#### Task directions:
With all pictures excluded, restate the records that follow exactly as written.

#### Input data:
###

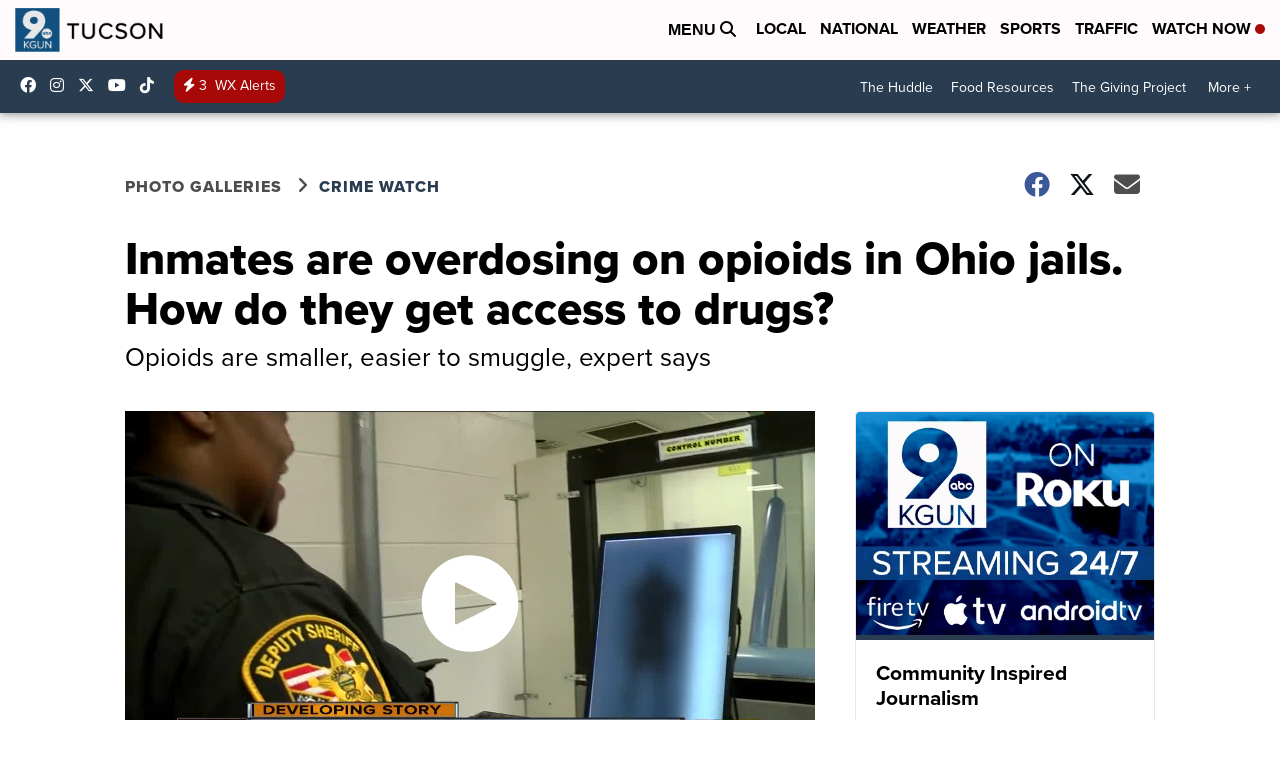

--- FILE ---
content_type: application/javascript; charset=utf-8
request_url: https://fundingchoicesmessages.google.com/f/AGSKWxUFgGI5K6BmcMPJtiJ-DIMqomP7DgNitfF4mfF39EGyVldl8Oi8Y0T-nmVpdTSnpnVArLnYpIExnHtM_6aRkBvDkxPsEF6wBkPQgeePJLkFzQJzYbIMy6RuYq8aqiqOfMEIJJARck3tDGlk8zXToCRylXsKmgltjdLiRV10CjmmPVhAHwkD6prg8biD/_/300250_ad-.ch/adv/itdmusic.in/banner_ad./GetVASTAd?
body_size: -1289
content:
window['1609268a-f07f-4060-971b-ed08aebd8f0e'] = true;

###

#### Response to this exercise:
--- FILE ---
content_type: application/javascript; charset=utf-8
request_url: https://fundingchoicesmessages.google.com/f/AGSKWxUFgGI5K6BmcMPJtiJ-DIMqomP7DgNitfF4mfF39EGyVldl8Oi8Y0T-nmVpdTSnpnVArLnYpIExnHtM_6aRkBvDkxPsEF6wBkPQgeePJLkFzQJzYbIMy6RuYq8aqiqOfMEIJJARck3tDGlk8zXToCRylXsKmgltjdLiRV10CjmmPVhAHwkD6prg8biD/_/300250_ad-.ch/adv/itdmusic.in/banner_ad./GetVASTAd?
body_size: -1289
content:
window['1609268a-f07f-4060-971b-ed08aebd8f0e'] = true;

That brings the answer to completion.